Even if you weaken encryption in certain online service, criminals can still make up their own secret language or develop their own encrypted apps that are not circulated via standard Play Stores. Criminals could even use Thunderbird's built-in email encryption.
In the crypto war discussion, we often hear the request to implement backdoors for the 'good guys only'. However, such a backdoor for the good guys only is, unfortunately, impossible. Besides the risk of rogue employees, it is impossible to define who the 'good guy' is. Given we had a decryption key for the 'good guys', how would you make sure that the good guys never turn bad? How would you make sure that the good guys never abuse their power? How would you make sure that such a general decryption key never leaks into the wrong hands? To illustrate the last point, here are some famous backdoor fails.

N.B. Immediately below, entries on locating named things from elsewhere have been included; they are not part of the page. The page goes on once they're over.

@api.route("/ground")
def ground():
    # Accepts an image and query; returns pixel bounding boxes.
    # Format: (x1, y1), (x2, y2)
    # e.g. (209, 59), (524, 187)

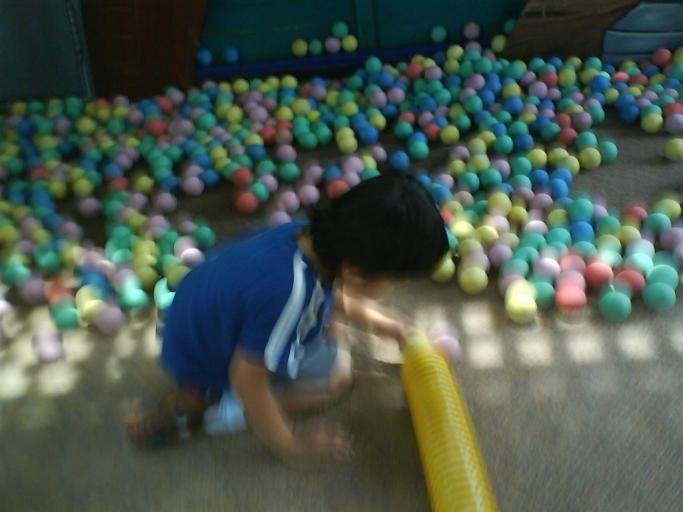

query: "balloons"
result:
(396, 327), (498, 512)
(456, 266), (489, 295)
(11, 100), (27, 116)
(0, 225), (21, 246)
(16, 239), (33, 255)
(75, 285), (101, 306)
(122, 287), (149, 311)
(30, 332), (62, 360)
(645, 265), (678, 291)
(18, 277), (41, 305)
(54, 306), (79, 325)
(78, 298), (107, 326)
(2, 252), (29, 270)
(38, 248), (60, 274)
(26, 99), (44, 112)
(641, 282), (676, 314)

There are many examples worldwide that prove the fact that the government can not be equated with the good guy. If European service providers were forced to implement backdoors for government access, how would you protect the data of opponents, of activists, of journalists in countries that do not adhere to the rule of law, such as Hungary, Russia, China, etc.?
Zach Weinersmith has made an awesome comic, showing what it would mean if the government had a universal key to our online communication - also in democratic countries:
We have to accept that encryption is binary: It is either 'on' or 'off'. There is no inbetween.
To come to a conclusion to this question, we must ask the following:
How much surveillance can a democracy endure?
In what kind of society do we want to live?
The question of how we could develop a master key for the "good guys" is a sham discussion designed to distract from these real questions.